● **DOCUMENT**:
Use Grafana dashboards to monitor Spanner Omni

Monitor the health and performance of your Spanner Omni deployments with Grafana dashboards. These dashboards visualize Spanner Omni metrics ingested into Prometheus, providing comprehensive insights into your deployment's operational state. You gain visibility into overall system health, resource consumption, and critical internal processes.

Dashboard inventory

The following table provides a high-level summary of the available dashboards:

Dashboard Key metrics Primary purpose
Overview QPS, latency, throughput Monitor high-level deployment performance, including query per second (QPS), request latency, and data throughput.
System insights CPU, memory, lock wait time Focus on database-level resource consumption and health (for example, CPU, memory, and lock wait time) for selected databases.
Deployment insights CPU, memory, and network utilization Provide detailed insights into overall deployment resource consumption and network statistics.
Spanner Omni file system File operations, latency, and throughput Monitor underlying file system operations, performance, latency, and throughput.
gRPC RPC count, status, and latency Track detailed RPC statistics for server-side and client-side communication.
Compactions Compaction success and failure rate, compaction lag Visualize background data maintenance performance, focusing on compaction success and failure rates and compaction lag.
Splits, merges, and moves Split, merge, and move count; group size Monitor the dynamic distribution of data, including directory operations (splits, merges, and moves), data group sizing, and potential hotspots.
Tablets Tablet count, load distribution Provide deep insights into tablet statistics, operations, and load distribution, and identify potential hotspots.
TrueTime Drift, uncertainty, SLA violations Monitor the health and reliability of the Spanner Omni TrueTime service, including drift, uncertainty, and SLA violations.

● **WHAT IS NEEDED**:
According to the Spanner Omni monitoring page, how do Grafana dashboards help you monitor a deployment? Answer in one to three sentences. The listing after this point is separate material, unrelated to the Spanner Omni monitoring page.

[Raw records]
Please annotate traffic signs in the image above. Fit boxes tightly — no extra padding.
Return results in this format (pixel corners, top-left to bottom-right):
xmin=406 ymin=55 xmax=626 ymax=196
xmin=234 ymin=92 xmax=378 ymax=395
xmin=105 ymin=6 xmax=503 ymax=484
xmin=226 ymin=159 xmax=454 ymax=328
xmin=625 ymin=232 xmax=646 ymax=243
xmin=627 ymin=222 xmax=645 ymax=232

● **RESPONSE FOR THIS EXERCISE**:
They visualize Spanner Omni metrics ingested into Prometheus, which gives comprehensive insight into the deployment's operational state. That includes visibility into overall system health, resource consumption, and critical internal processes.